彼女は更に、羅列した文を口にしながら読み上げた。


「あぶりのとき ねばらかなるトーヴ
はるばにおいて まわりふるまい きりうが
すべて よわぼらしきは ボロゴーブ
かくて さととおし ラースの うずめきさけばん。」
次の行が下にはみ出しているので紙を上にずらすと続きの文字が見えた。きっとシュトーレンはもう飽き飽きしているだろう。アリスも言葉のひとつひとつの意味が理解できないので読んでいても全く面白くなかった。
「わがむすこよ ジャバウォクに ようじんあれ
くらいつくあぎと ひきつかむかぎつめ
ジャブジャブ鳥にも こころくばるべし そしてゆめ
いぶりくるえる バンダースナッチのそばによるべからず
ヴォーパルの剣…。」
読んではずらす行為を繰り返す。ここまできたらこの文が物語形式で成り立っていることは把握したが、やはりわからない。アリスは「子供には難しい言葉」だと解釈して続きを読もうとした。
「そうだ、ジャバウォクの名前がまた出たわね。これってどういうことかな?」
聞いてみるもどうせ彼はこの文すらまともに聞いちゃいないだろうから無駄だと思いつつわずかに期待の眼差しで見上げた。

「レンさ…ん…。」
呼ばれても返事はなかった。口の端から細く赤い一筋の血が流れていた。手のひらから鏡が落ちる。恐る恐るアリスは視線を下げた。落ちた鏡に用はない彼女が目の当たりにしたのは、嫌な赤に染まった腹部から突き抜けた尖端の鋭い金属のドリル状のもの。
「祝復活祭の晩餐が兎肉でーす。」
シュトーレンは何も言わず、いや、何も言えず腹に異物で貫かれたまま崩れるように倒れた。背中には木の長い柄。その後ろ、民族風の質素な服に身を包んだ小柄な少年が死んだ目でこちらを見ている。
こんな人物など今までいなかった。
「あ、大丈夫だよー。俺、人間は食べちゃいけないって常識はあるんで。」
柄の根本を掴み勢いよく引っこ抜く。先は赤黒いもので濡れており、独特の鉄の臭いにアリスは強い吐き気を催し紙を手放して鼻と口元を覆った。言いたいことも、聞きたいことも沢山あるのに。
「う…っぶ、あ…ッ。 」
足に力が入らない。ドリル状のものを地面に突き立てて少年は棒立ちで見据えた。
「あれ?おかしいなー君って国の偉い人ぶっ殺した英雄アリスでしょ?これぐらい慣れっこじゃないの?…ま、いーや。吐くならトイレでねめんどいから。」
アリスは目に力を入れて強く睨んだ。抵抗というよりかは、そうすることによってかろうじて話せる心理状態にまで持ってこようとしたのだ。
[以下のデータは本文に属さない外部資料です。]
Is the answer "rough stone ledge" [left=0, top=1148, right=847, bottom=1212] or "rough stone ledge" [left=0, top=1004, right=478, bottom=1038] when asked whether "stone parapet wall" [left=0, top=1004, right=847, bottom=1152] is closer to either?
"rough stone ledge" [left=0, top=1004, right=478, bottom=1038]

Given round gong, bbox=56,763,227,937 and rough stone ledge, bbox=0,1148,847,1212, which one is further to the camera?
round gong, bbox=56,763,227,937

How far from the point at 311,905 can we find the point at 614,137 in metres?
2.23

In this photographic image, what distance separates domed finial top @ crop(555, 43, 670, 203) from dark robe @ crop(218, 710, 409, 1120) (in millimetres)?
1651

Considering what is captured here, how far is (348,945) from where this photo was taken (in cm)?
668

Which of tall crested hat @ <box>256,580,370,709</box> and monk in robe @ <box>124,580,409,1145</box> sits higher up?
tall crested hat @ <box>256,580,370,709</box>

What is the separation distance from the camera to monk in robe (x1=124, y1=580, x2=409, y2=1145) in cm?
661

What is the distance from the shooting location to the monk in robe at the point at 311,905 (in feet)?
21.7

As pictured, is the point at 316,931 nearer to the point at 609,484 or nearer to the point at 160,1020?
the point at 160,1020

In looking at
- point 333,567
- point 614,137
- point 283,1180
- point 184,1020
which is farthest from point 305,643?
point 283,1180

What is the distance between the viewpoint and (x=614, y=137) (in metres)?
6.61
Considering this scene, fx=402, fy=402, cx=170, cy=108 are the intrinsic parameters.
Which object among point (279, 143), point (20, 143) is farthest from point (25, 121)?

「あーでもさすが。もう泣きじゃくりはしないってとこがね。俺はトーヴ…じゃねえわ、名前はスネイキー。君のおかげで「目が覚めた」。」
スネイキーはシュトーレンの背中を踏み越えて紙を拾うとため息をつきながらコートのポケットにぐしゃぐしゃにしてしまった。
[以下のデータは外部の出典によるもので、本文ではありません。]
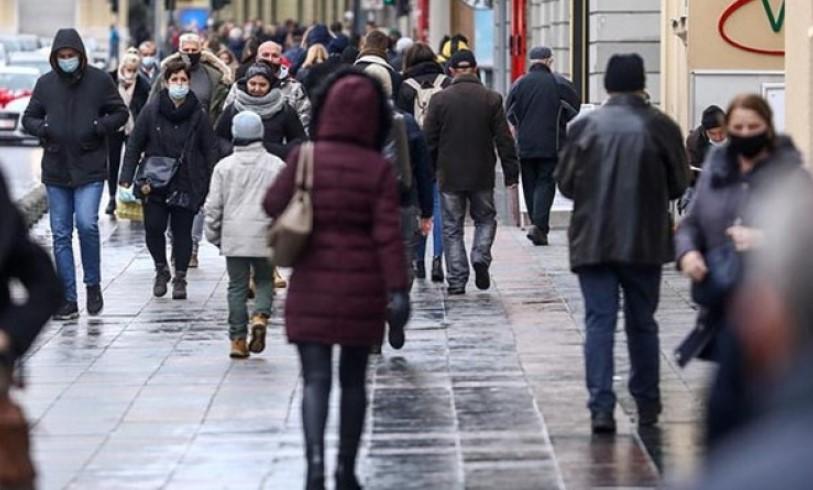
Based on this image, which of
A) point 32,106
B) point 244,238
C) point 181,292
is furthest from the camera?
point 181,292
「私が…あなたに…何をしたって言うのよ…なんで、レンさんを…。」
「説明はいらないよね。」
踏まれたシュトーレンは、指すら動かなければ虫の息すらもしない。嫌な予感は十分にした。泣きつくのは、後だ。

「読んだでしょこれ。そーゆーことでまあこいつはあとで炭火焼きに…ぶ!!」
背を向けたスネイキーの体が一瞬微かにびくんと動いた。